He expected to be back by then. He left the cellophane protector in the drawer and brushed the closet lint off the flat-crowned cap that made him think of a postman; he wished the army had come up with something more arresting, like the Afrika Korps. Hitler knew a thing or two about style.

As he turned to leave, his gaze went to the
National Geographic
map of the European Theater on the wall. He checked the paper again, the front page this time, and added another pin to the map. The navy and marines were pounding hell out of Pantelleria, an island the size of a decimal point sixty miles off the coast of Sicily, and the Italians were expected to surrender any time. The pin had a tiny paper American flag attached. He’d bought two packages of them at Woolworth’s and intended to use them all.

The fat woman’s name, he had found out, was Anna Levinski. She lived in the 2600 block of Dequindre in Hamtramck, one of those same-looking houses the Polacks had flung up five minutes after they stepped off the train.
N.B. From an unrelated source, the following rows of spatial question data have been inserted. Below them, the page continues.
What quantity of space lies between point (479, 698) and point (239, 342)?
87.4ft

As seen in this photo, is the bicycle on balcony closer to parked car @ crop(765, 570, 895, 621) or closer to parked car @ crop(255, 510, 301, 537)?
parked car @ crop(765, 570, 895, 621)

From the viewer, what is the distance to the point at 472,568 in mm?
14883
It had a peaked roof and a four-paned window directly above a plain front door, like a house in a picture drawn by a child. The first time he’d checked out the address he swore he saw squiggly brown crayon-smoke coming out of the chimney.
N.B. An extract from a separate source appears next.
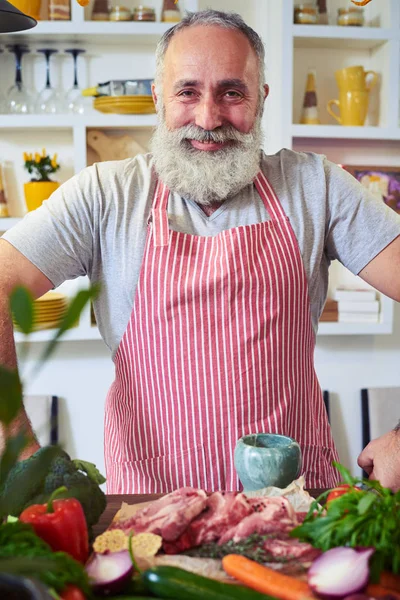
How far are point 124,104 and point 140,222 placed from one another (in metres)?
1.12

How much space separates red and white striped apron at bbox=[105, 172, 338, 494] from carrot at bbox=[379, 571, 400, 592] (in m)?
0.75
He’d gotten the number from the butcher at the Holbrook Market at Eight Mile and Dequindre, where she’d bought a six-pound pork loin, two pounds of sliced bacon, and a whole boiled ham, all in one visit. Total red points: 102. Elsewhere in the store she bought butter and eggs, paid for the whole shebang in cash with more ration stamps than he’d seen at one time since his last trip to the OPA, and drove off in a big green gas-guzzler of a Pontiac Torpedo four-door sedan—with an “A” card on the windshield, to boot.

Watching the house, he’d learned she was married to a foreman at Dodge Main, a hulk with small ears and a dented black lunch pail who inspected engine blocks for the M-4 tank. The couple had no children, but they liked to throw a party once a month, hoarding stamps so they could serve delicacies to other line workers and their wives and listen to the Tigers on the radio. The husband was probably a saboteur, passing on blocks with fissures that split open on the first steep hill, stranding the crews out in the open for the first German 88 to get them in its sights while the wife made sure their bunkmates went hungry and couldn’t fight.

When he stepped outside himself he didn’t really believe that. Then he knew that they were what they seemed, a pair of hoarders who lived on rodent fodder and shank’s mare for weeks at a time so they could show off for their friends one night. Such practices caused shortages at the front, where a can of K rations and a bit of powdered egg were as important to victory as gasoline and ammunition. They might as well be saboteurs. Just thinking about them made him walk faster, as if by getting there five minutes sooner he might save the life of some dogface who would never know he existed.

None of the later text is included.